Quand la chambre des filles replongea dans la pénombre, les mots de l’oncle Martin continuaient à résonner dans l’esprit de Marie. Elle crut entendre au loin le rire de ses cousins canadiens. Jouaient-ils avec des taureaux et des étalons sur leur ferme? Elle s’endormit, se laissant emporter au-delà de la Méditerranée, bousculée par des changements de pression atmosphérique.
Elle se sentit avalée par une colonne d’air qui l’amena jusqu’à la Baie de Fundy. Elle se souvint alors des plus grandes marées du monde, mais poussée par d’autres vents, elle s’envola vers la rivière Rouge. Elle atterrit finalement sur le sol des Prairies. Elle vit du bleu, du blé, le bord d’une route. Soudain, une danse des chiffres assiégea ses paupières : 1 plus 8 font 9, 2 plus 7 font 9, 3 plus 6 font 9, 9, 9, 9 balles de foin, un billet tout neuf dans une main, sa carte de la Saskatchewan dans l’autre.

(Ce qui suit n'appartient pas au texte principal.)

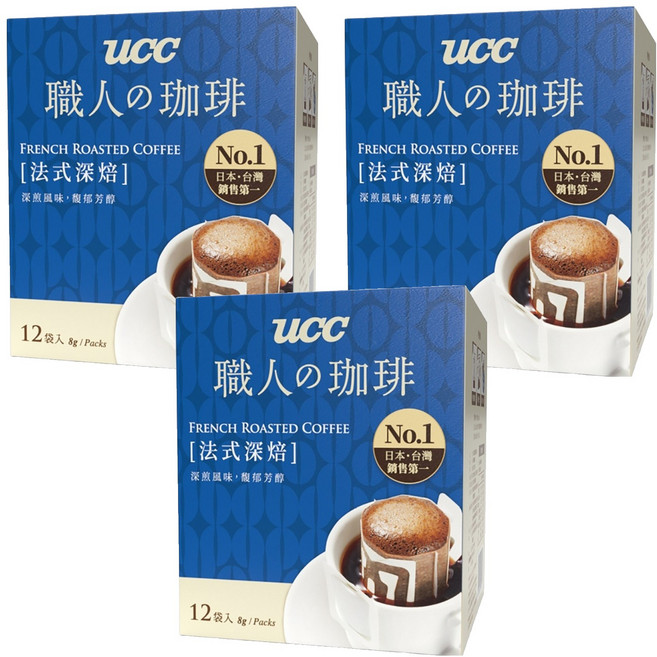 ucc 職人的珈琲 法式深焙濾掛式咖啡, 8g, 12包, 3盒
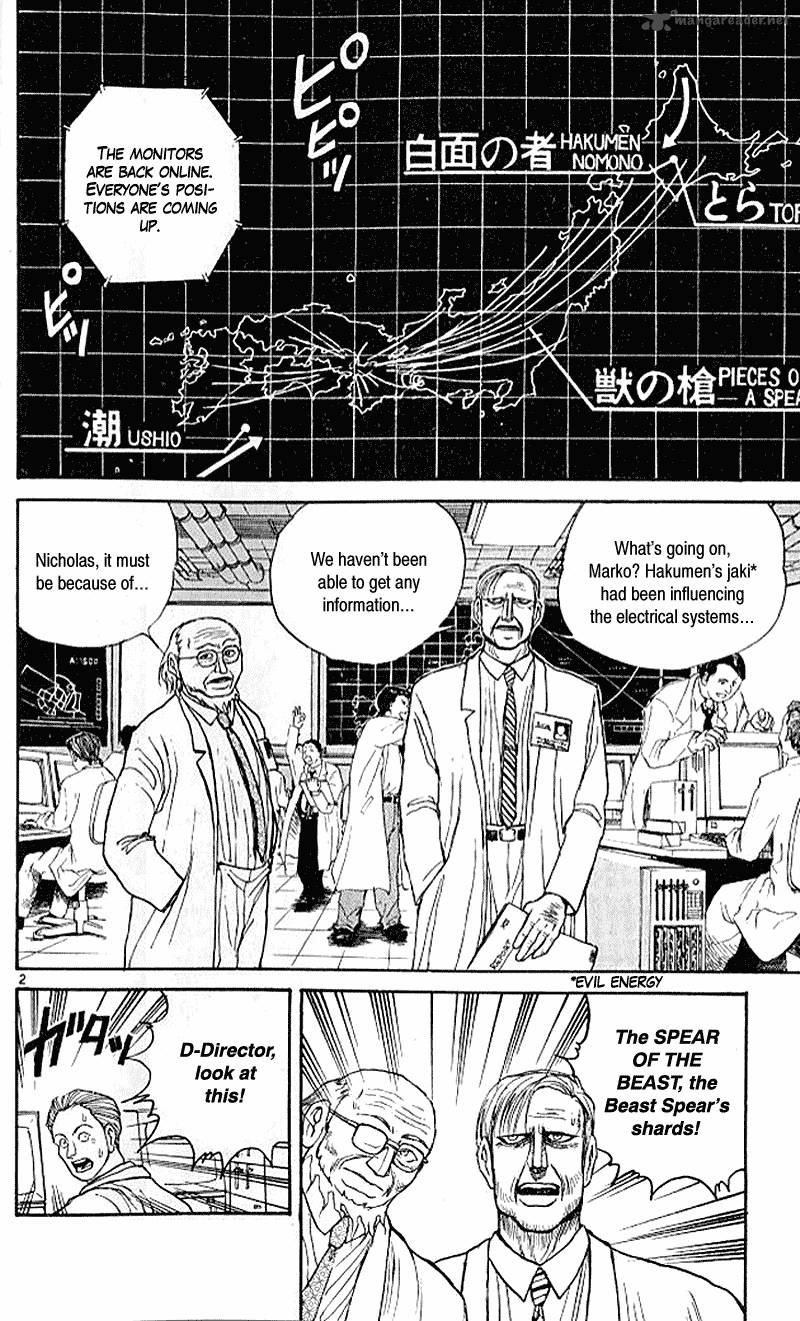 Ushio And Tora 300 2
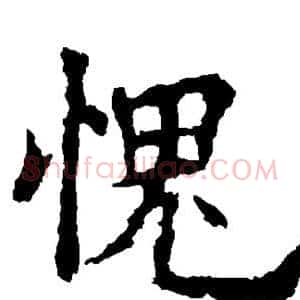 愧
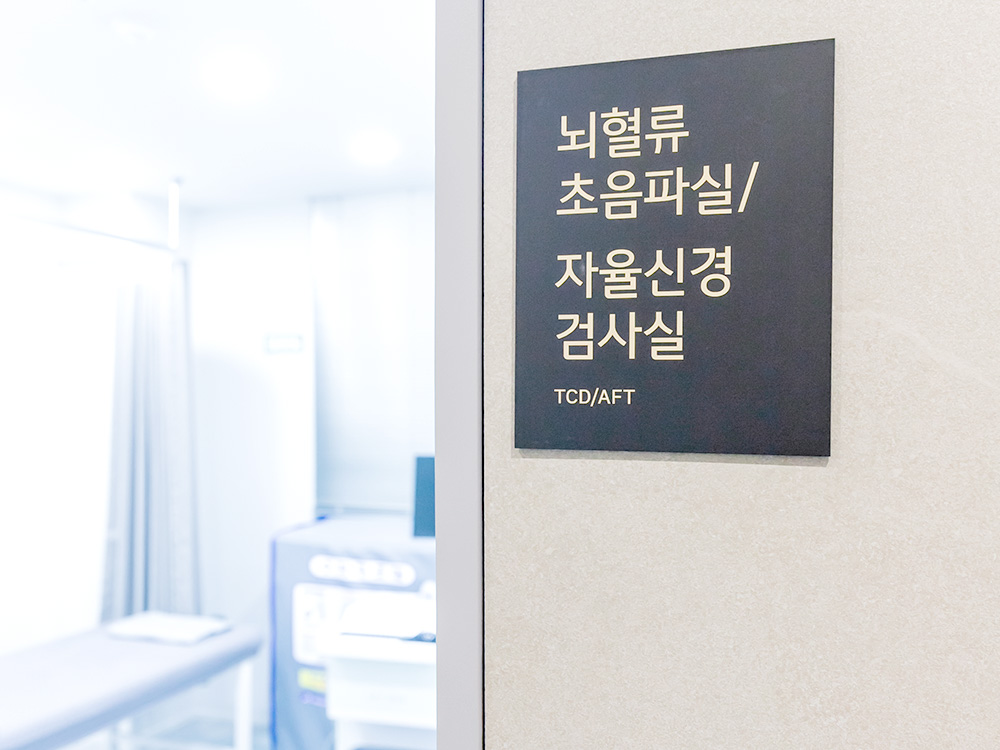 병원둘러보기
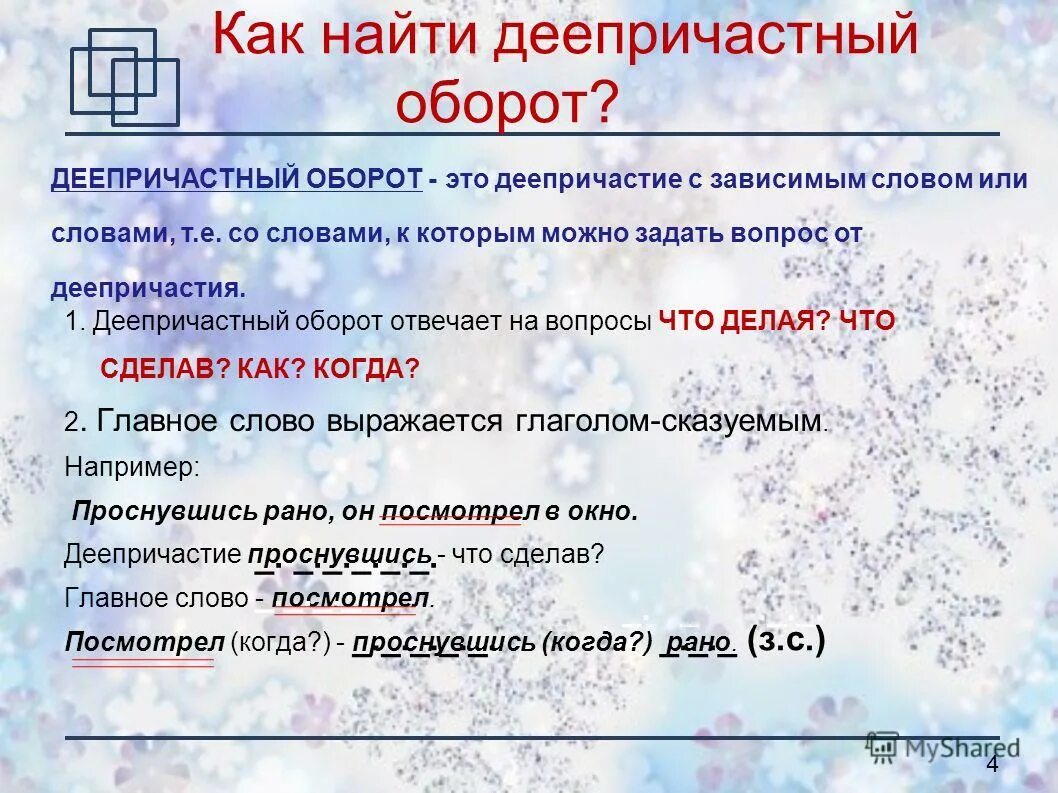 Что можно определить по вопросу. Деепричастие и деепричастный оборот 7 класс. Как понять что предложение с деепричастным оборотом. Дееопричастны йоборот. Как определить деепричастие в предложении.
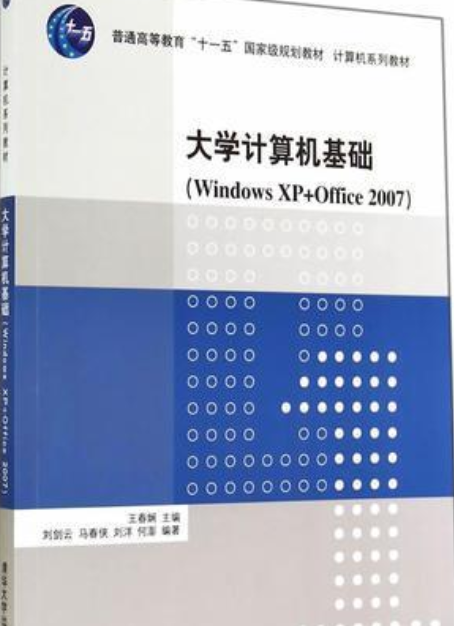 大学计算机基础(Windows XP+Office 2007)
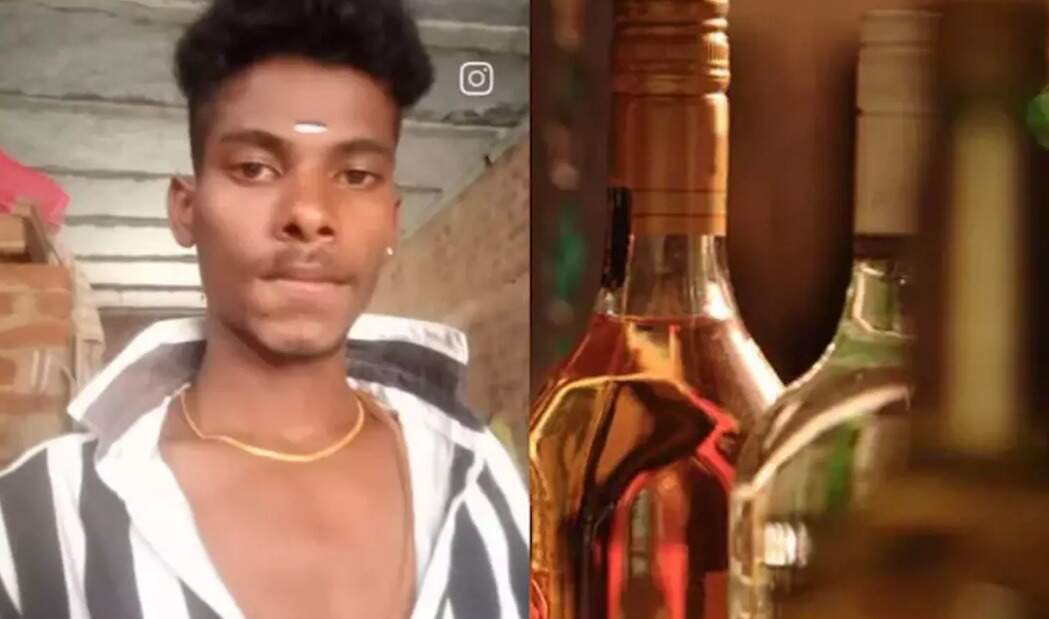 சோகம்... ரூ.10,000 பந்தயத்திற்காக 5 பாட்டில் மது குடித்த 21 வயது இளைஞர் மரணம்!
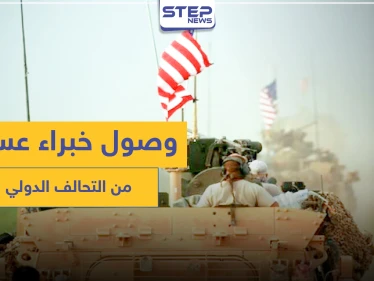 خاص|| وصول خبراء عسكريين من قوات التحالف الدولي لريف الرقة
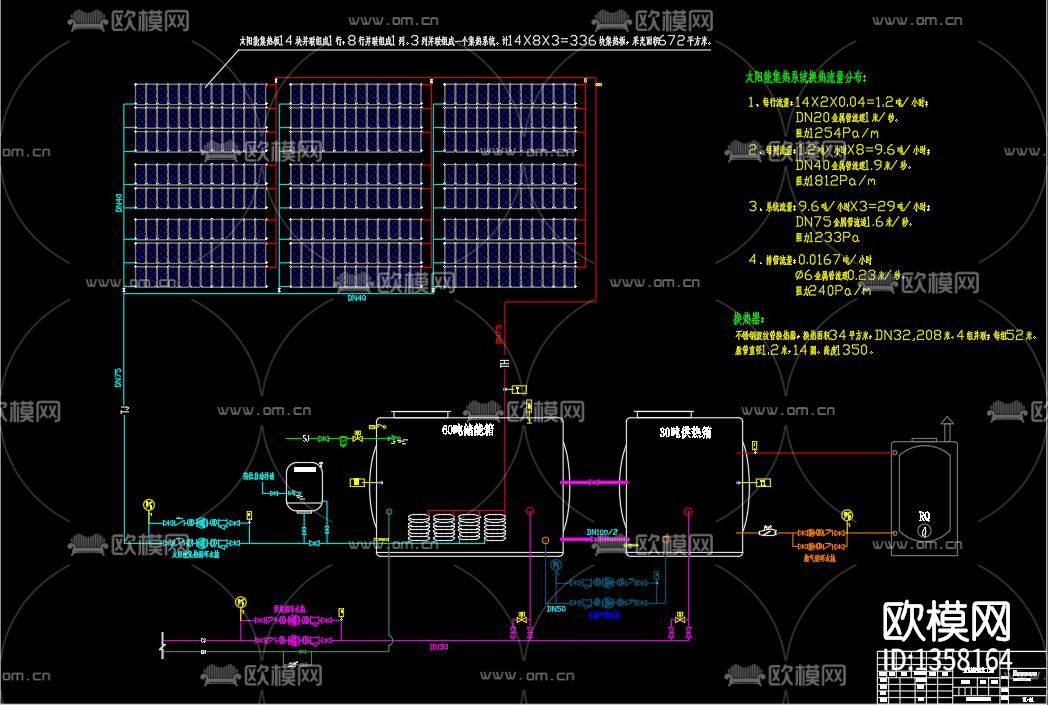 太阳能供热温室大棚cad施工图下载（渲染图1）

Tandis qu’elle franchit la clôture blanche de l’oncle Martin, Marie fut surprise d’apercevoir la camiothèque de papi Jules. Elle vit son grand-père en sortir pour distribuer ses ouvrages remplis d’aventures. Des mains d’enfants s’approchèrent et le sollicitèrent, alors qu’au loin les wagons du train des Pignes traversaient l’horizon cotonneux, se gonflant et se dégonflant comme des ballons à la queue leu leu. Les yeux rivés sur la locomotive, Marie traversa le champ illuminé en direction de la camiothèque.
Elle entendit le bruit assourdissant de mots inconnus qui s’entrechoquaient et s’embrasaient sous les lueurs d’une lune à la paupière dilatée.
Ces mots, Kisiskâciwanisîpiy, Nehiyawak, Mistahimaskwa, et d’autres mots qu’elle n’avait jamais rencontrés grimpèrent par-dessus la clôture. Des pages fécondées par la terre les suivirent, frôlèrent Marie avant d’entourer la camiothèque pour lui donner des ailes et la soulever.
C’est alors que le miracle s’opéra : la camiothèque de Papi Jules retomba sur le sol poussiéreux, disparut un bref instant, puis refit surface, plus haute, à deux étages, comme un autobus à impériale. Marie attrapa une page qui lui apprit qu’en 1941, Mlle Phyllis Thompson fut la première femme à conduire des bus à deux étages au Royaume-Uni.
C’est à ce moment-là qu’elle eut la révélation qu’un jour elle voudrait conduire sa propre camiothèque sur les terres de la Saskatchewan.